(For Tracy Michele, who always reads them first.)

Friday, July 19, 2013


(Metropolitan Museum of Art, Gallery 828 – Modern & Contemporary Art Collection. Notes of July 18, 2013)
Re. Garden at Vaucresson by Edouard Vuillard: There is so much in this painting that fascinates. The sense of density and build-up, of thickness and tangle, which must surely result, in part, from the actual working technique, merges in a sense with the imagery itself. The high summer growth and quiet sunny heat of a private garden is brought forward and presses against the eye with an almost tapestry-like effect. Vuillard effectively cuts the sharpness of his high-keyed, modern palette by applying color over color, allowing the ground and subsequent paint layers to lend themselves, in total, to a more subdued effect. What, on its own, would be a rather acidic yellow-green is, instead, an intricate web of brushwork of muddy yellows, lime greens, and raw siennas, and in the right quarter of the image, a soft (nickel titanium?) butter yellow, quieted down and controlled with dull pinks and browns. Elsewhere, the effect of dappled sunlight and strong, cool shadows give definition to space and forms.

......

● INSTRUCTIONS FOR THE TASK:
Set down, word for word, the stretch of the note on Vuillard's garden painting from "(For Tracy Michele, who" through "of July 18, 2013)".

[Annotation records]
......

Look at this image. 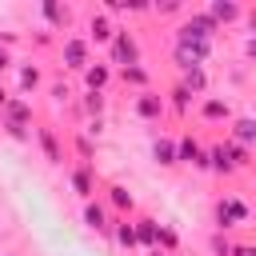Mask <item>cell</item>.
Masks as SVG:
<instances>
[{"label": "cell", "mask_w": 256, "mask_h": 256, "mask_svg": "<svg viewBox=\"0 0 256 256\" xmlns=\"http://www.w3.org/2000/svg\"><path fill=\"white\" fill-rule=\"evenodd\" d=\"M232 256H256V248H252V244H236V248H232Z\"/></svg>", "instance_id": "cell-34"}, {"label": "cell", "mask_w": 256, "mask_h": 256, "mask_svg": "<svg viewBox=\"0 0 256 256\" xmlns=\"http://www.w3.org/2000/svg\"><path fill=\"white\" fill-rule=\"evenodd\" d=\"M8 68H12V52H8V48H4V44H0V76H4V72H8Z\"/></svg>", "instance_id": "cell-32"}, {"label": "cell", "mask_w": 256, "mask_h": 256, "mask_svg": "<svg viewBox=\"0 0 256 256\" xmlns=\"http://www.w3.org/2000/svg\"><path fill=\"white\" fill-rule=\"evenodd\" d=\"M244 20H248V24L256 28V8H248V12H244Z\"/></svg>", "instance_id": "cell-36"}, {"label": "cell", "mask_w": 256, "mask_h": 256, "mask_svg": "<svg viewBox=\"0 0 256 256\" xmlns=\"http://www.w3.org/2000/svg\"><path fill=\"white\" fill-rule=\"evenodd\" d=\"M120 80H124L128 88H140V92H148V84H152L148 68H140V64H132V68H120Z\"/></svg>", "instance_id": "cell-23"}, {"label": "cell", "mask_w": 256, "mask_h": 256, "mask_svg": "<svg viewBox=\"0 0 256 256\" xmlns=\"http://www.w3.org/2000/svg\"><path fill=\"white\" fill-rule=\"evenodd\" d=\"M216 32H220V28H216V20H212L208 12H188V20L176 28V40H208V44H212Z\"/></svg>", "instance_id": "cell-4"}, {"label": "cell", "mask_w": 256, "mask_h": 256, "mask_svg": "<svg viewBox=\"0 0 256 256\" xmlns=\"http://www.w3.org/2000/svg\"><path fill=\"white\" fill-rule=\"evenodd\" d=\"M60 56H64V68H68V72H84V68L92 64V60H88V40H84V36H64Z\"/></svg>", "instance_id": "cell-7"}, {"label": "cell", "mask_w": 256, "mask_h": 256, "mask_svg": "<svg viewBox=\"0 0 256 256\" xmlns=\"http://www.w3.org/2000/svg\"><path fill=\"white\" fill-rule=\"evenodd\" d=\"M40 16H44V20H52V24H60V28H64V24H68V20H72V8H60V4H40Z\"/></svg>", "instance_id": "cell-26"}, {"label": "cell", "mask_w": 256, "mask_h": 256, "mask_svg": "<svg viewBox=\"0 0 256 256\" xmlns=\"http://www.w3.org/2000/svg\"><path fill=\"white\" fill-rule=\"evenodd\" d=\"M136 224V240L144 244V248H156L160 252V224L152 220V216H140V220H132Z\"/></svg>", "instance_id": "cell-17"}, {"label": "cell", "mask_w": 256, "mask_h": 256, "mask_svg": "<svg viewBox=\"0 0 256 256\" xmlns=\"http://www.w3.org/2000/svg\"><path fill=\"white\" fill-rule=\"evenodd\" d=\"M16 80H20V92H36L44 84V72H40V64H20Z\"/></svg>", "instance_id": "cell-22"}, {"label": "cell", "mask_w": 256, "mask_h": 256, "mask_svg": "<svg viewBox=\"0 0 256 256\" xmlns=\"http://www.w3.org/2000/svg\"><path fill=\"white\" fill-rule=\"evenodd\" d=\"M132 112H136L144 124H160L164 112H168V100L156 96V92H140V96H132Z\"/></svg>", "instance_id": "cell-5"}, {"label": "cell", "mask_w": 256, "mask_h": 256, "mask_svg": "<svg viewBox=\"0 0 256 256\" xmlns=\"http://www.w3.org/2000/svg\"><path fill=\"white\" fill-rule=\"evenodd\" d=\"M0 124L32 128V104H28V100H8V104H4V112H0Z\"/></svg>", "instance_id": "cell-12"}, {"label": "cell", "mask_w": 256, "mask_h": 256, "mask_svg": "<svg viewBox=\"0 0 256 256\" xmlns=\"http://www.w3.org/2000/svg\"><path fill=\"white\" fill-rule=\"evenodd\" d=\"M232 248H236V244H232L224 232H216V236H212V252H216V256H232Z\"/></svg>", "instance_id": "cell-27"}, {"label": "cell", "mask_w": 256, "mask_h": 256, "mask_svg": "<svg viewBox=\"0 0 256 256\" xmlns=\"http://www.w3.org/2000/svg\"><path fill=\"white\" fill-rule=\"evenodd\" d=\"M244 52H248V56L256 60V36H248V44H244Z\"/></svg>", "instance_id": "cell-35"}, {"label": "cell", "mask_w": 256, "mask_h": 256, "mask_svg": "<svg viewBox=\"0 0 256 256\" xmlns=\"http://www.w3.org/2000/svg\"><path fill=\"white\" fill-rule=\"evenodd\" d=\"M232 144L240 148H252L256 144V116H232V132H228Z\"/></svg>", "instance_id": "cell-11"}, {"label": "cell", "mask_w": 256, "mask_h": 256, "mask_svg": "<svg viewBox=\"0 0 256 256\" xmlns=\"http://www.w3.org/2000/svg\"><path fill=\"white\" fill-rule=\"evenodd\" d=\"M4 132H8L12 140H32V132H28V128H20V124H4Z\"/></svg>", "instance_id": "cell-31"}, {"label": "cell", "mask_w": 256, "mask_h": 256, "mask_svg": "<svg viewBox=\"0 0 256 256\" xmlns=\"http://www.w3.org/2000/svg\"><path fill=\"white\" fill-rule=\"evenodd\" d=\"M52 100H56V104H68V100H72V88L56 80V84H52Z\"/></svg>", "instance_id": "cell-28"}, {"label": "cell", "mask_w": 256, "mask_h": 256, "mask_svg": "<svg viewBox=\"0 0 256 256\" xmlns=\"http://www.w3.org/2000/svg\"><path fill=\"white\" fill-rule=\"evenodd\" d=\"M104 104H108L104 92H84V116H88V120H100V116H104Z\"/></svg>", "instance_id": "cell-25"}, {"label": "cell", "mask_w": 256, "mask_h": 256, "mask_svg": "<svg viewBox=\"0 0 256 256\" xmlns=\"http://www.w3.org/2000/svg\"><path fill=\"white\" fill-rule=\"evenodd\" d=\"M108 56H112V64L132 68V64H140V40H136L128 28H116V36H112V44H108Z\"/></svg>", "instance_id": "cell-3"}, {"label": "cell", "mask_w": 256, "mask_h": 256, "mask_svg": "<svg viewBox=\"0 0 256 256\" xmlns=\"http://www.w3.org/2000/svg\"><path fill=\"white\" fill-rule=\"evenodd\" d=\"M68 184H72V192H76L80 200H92V192H96V176H92V164H76V168L68 172Z\"/></svg>", "instance_id": "cell-10"}, {"label": "cell", "mask_w": 256, "mask_h": 256, "mask_svg": "<svg viewBox=\"0 0 256 256\" xmlns=\"http://www.w3.org/2000/svg\"><path fill=\"white\" fill-rule=\"evenodd\" d=\"M176 156H180V164H192L196 172H208L212 164H208V148L196 140V136H180L176 140Z\"/></svg>", "instance_id": "cell-6"}, {"label": "cell", "mask_w": 256, "mask_h": 256, "mask_svg": "<svg viewBox=\"0 0 256 256\" xmlns=\"http://www.w3.org/2000/svg\"><path fill=\"white\" fill-rule=\"evenodd\" d=\"M8 100H12V96H8L4 88H0V112H4V104H8Z\"/></svg>", "instance_id": "cell-37"}, {"label": "cell", "mask_w": 256, "mask_h": 256, "mask_svg": "<svg viewBox=\"0 0 256 256\" xmlns=\"http://www.w3.org/2000/svg\"><path fill=\"white\" fill-rule=\"evenodd\" d=\"M152 160H156L160 168L180 164V156H176V140H172V136H156V140H152Z\"/></svg>", "instance_id": "cell-16"}, {"label": "cell", "mask_w": 256, "mask_h": 256, "mask_svg": "<svg viewBox=\"0 0 256 256\" xmlns=\"http://www.w3.org/2000/svg\"><path fill=\"white\" fill-rule=\"evenodd\" d=\"M192 104H196V96H192L184 84H176V88H172V100H168V108H172L176 116H188V108H192Z\"/></svg>", "instance_id": "cell-24"}, {"label": "cell", "mask_w": 256, "mask_h": 256, "mask_svg": "<svg viewBox=\"0 0 256 256\" xmlns=\"http://www.w3.org/2000/svg\"><path fill=\"white\" fill-rule=\"evenodd\" d=\"M208 164H212L216 172H224V176H232V172H240V168H248L252 160H248V148H240V144H232V140H224V144H212V148H208Z\"/></svg>", "instance_id": "cell-2"}, {"label": "cell", "mask_w": 256, "mask_h": 256, "mask_svg": "<svg viewBox=\"0 0 256 256\" xmlns=\"http://www.w3.org/2000/svg\"><path fill=\"white\" fill-rule=\"evenodd\" d=\"M180 84H184L196 100H204V92H208V72H204V68H188V72H180Z\"/></svg>", "instance_id": "cell-21"}, {"label": "cell", "mask_w": 256, "mask_h": 256, "mask_svg": "<svg viewBox=\"0 0 256 256\" xmlns=\"http://www.w3.org/2000/svg\"><path fill=\"white\" fill-rule=\"evenodd\" d=\"M204 12L216 20V28H220V24H236V20H244V8H240V4H228V0H216V4H208Z\"/></svg>", "instance_id": "cell-14"}, {"label": "cell", "mask_w": 256, "mask_h": 256, "mask_svg": "<svg viewBox=\"0 0 256 256\" xmlns=\"http://www.w3.org/2000/svg\"><path fill=\"white\" fill-rule=\"evenodd\" d=\"M108 204L120 212V216H128V212H136V196L124 188V184H108Z\"/></svg>", "instance_id": "cell-20"}, {"label": "cell", "mask_w": 256, "mask_h": 256, "mask_svg": "<svg viewBox=\"0 0 256 256\" xmlns=\"http://www.w3.org/2000/svg\"><path fill=\"white\" fill-rule=\"evenodd\" d=\"M160 244H164L168 252H176V248H180V240H176V232H172V228H164V224H160Z\"/></svg>", "instance_id": "cell-30"}, {"label": "cell", "mask_w": 256, "mask_h": 256, "mask_svg": "<svg viewBox=\"0 0 256 256\" xmlns=\"http://www.w3.org/2000/svg\"><path fill=\"white\" fill-rule=\"evenodd\" d=\"M108 80H112V68H108V64H88V68H84V88H88V92H104Z\"/></svg>", "instance_id": "cell-19"}, {"label": "cell", "mask_w": 256, "mask_h": 256, "mask_svg": "<svg viewBox=\"0 0 256 256\" xmlns=\"http://www.w3.org/2000/svg\"><path fill=\"white\" fill-rule=\"evenodd\" d=\"M112 36H116V24H112V16L100 8V12H92L88 16V44H112Z\"/></svg>", "instance_id": "cell-8"}, {"label": "cell", "mask_w": 256, "mask_h": 256, "mask_svg": "<svg viewBox=\"0 0 256 256\" xmlns=\"http://www.w3.org/2000/svg\"><path fill=\"white\" fill-rule=\"evenodd\" d=\"M200 120L204 124H224V120H232V104L220 100V96H204L200 100Z\"/></svg>", "instance_id": "cell-9"}, {"label": "cell", "mask_w": 256, "mask_h": 256, "mask_svg": "<svg viewBox=\"0 0 256 256\" xmlns=\"http://www.w3.org/2000/svg\"><path fill=\"white\" fill-rule=\"evenodd\" d=\"M32 136L40 140V148H44L48 164H64V148H60V140H56V132H52V128H32Z\"/></svg>", "instance_id": "cell-15"}, {"label": "cell", "mask_w": 256, "mask_h": 256, "mask_svg": "<svg viewBox=\"0 0 256 256\" xmlns=\"http://www.w3.org/2000/svg\"><path fill=\"white\" fill-rule=\"evenodd\" d=\"M212 216H216V232H232V228H244L252 220V204L240 196H220Z\"/></svg>", "instance_id": "cell-1"}, {"label": "cell", "mask_w": 256, "mask_h": 256, "mask_svg": "<svg viewBox=\"0 0 256 256\" xmlns=\"http://www.w3.org/2000/svg\"><path fill=\"white\" fill-rule=\"evenodd\" d=\"M84 228H92V232H112L108 208H104L100 200H84Z\"/></svg>", "instance_id": "cell-13"}, {"label": "cell", "mask_w": 256, "mask_h": 256, "mask_svg": "<svg viewBox=\"0 0 256 256\" xmlns=\"http://www.w3.org/2000/svg\"><path fill=\"white\" fill-rule=\"evenodd\" d=\"M156 12H160V16H176V12H184V8H180V4H160Z\"/></svg>", "instance_id": "cell-33"}, {"label": "cell", "mask_w": 256, "mask_h": 256, "mask_svg": "<svg viewBox=\"0 0 256 256\" xmlns=\"http://www.w3.org/2000/svg\"><path fill=\"white\" fill-rule=\"evenodd\" d=\"M76 152H80V160H84V164H88V160H92V140H88V136H84V132H80V136H76Z\"/></svg>", "instance_id": "cell-29"}, {"label": "cell", "mask_w": 256, "mask_h": 256, "mask_svg": "<svg viewBox=\"0 0 256 256\" xmlns=\"http://www.w3.org/2000/svg\"><path fill=\"white\" fill-rule=\"evenodd\" d=\"M112 240H116V244H120L124 252H136V248H140V240H136V224H132L128 216L112 224Z\"/></svg>", "instance_id": "cell-18"}]
</instances>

......

● EXERCISE OUTPUT:
(For Tracy Michele, who always reads them first.)

Friday, July 19, 2013


(Metropolitan Museum of Art, Gallery 828 – Modern & Contemporary Art Collection. Notes of July 18, 2013)